Input rows —

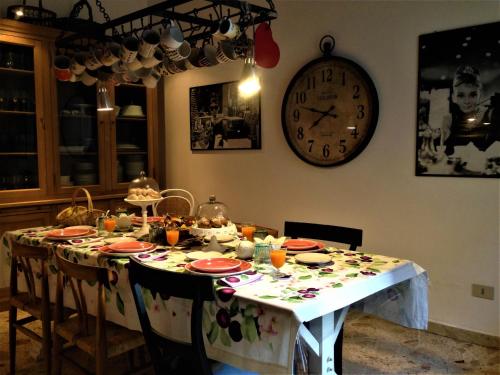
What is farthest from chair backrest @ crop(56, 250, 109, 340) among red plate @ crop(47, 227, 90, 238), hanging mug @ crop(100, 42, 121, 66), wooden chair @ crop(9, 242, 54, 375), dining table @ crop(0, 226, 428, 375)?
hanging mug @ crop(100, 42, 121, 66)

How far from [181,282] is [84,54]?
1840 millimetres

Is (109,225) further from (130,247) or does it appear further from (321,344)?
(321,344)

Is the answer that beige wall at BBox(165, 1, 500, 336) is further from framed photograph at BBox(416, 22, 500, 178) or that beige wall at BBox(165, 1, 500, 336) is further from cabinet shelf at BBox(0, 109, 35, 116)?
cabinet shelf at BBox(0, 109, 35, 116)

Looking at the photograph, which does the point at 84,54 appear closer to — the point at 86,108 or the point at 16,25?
...
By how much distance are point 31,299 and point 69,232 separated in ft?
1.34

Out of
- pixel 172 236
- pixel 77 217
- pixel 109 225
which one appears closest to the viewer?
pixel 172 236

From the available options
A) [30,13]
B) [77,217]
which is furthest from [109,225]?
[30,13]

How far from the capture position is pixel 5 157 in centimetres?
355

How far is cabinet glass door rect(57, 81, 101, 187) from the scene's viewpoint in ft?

Your objective —
Rewrite the records from the line with "Is (109,225) further" up to and including the line with "Looking at the", putting "cream wall" wherever "beige wall" appears and leaving everything else unchanged.

Solved exercise —
Is (109,225) further from (130,247) or does it appear further from (321,344)?
(321,344)

Is the answer that cream wall at BBox(165, 1, 500, 336) is further from framed photograph at BBox(416, 22, 500, 178) or that cream wall at BBox(165, 1, 500, 336) is further from cabinet shelf at BBox(0, 109, 35, 116)?
cabinet shelf at BBox(0, 109, 35, 116)

Looking at the photograph, which does the point at 84,54 appear closer to — the point at 86,108 or the point at 16,25?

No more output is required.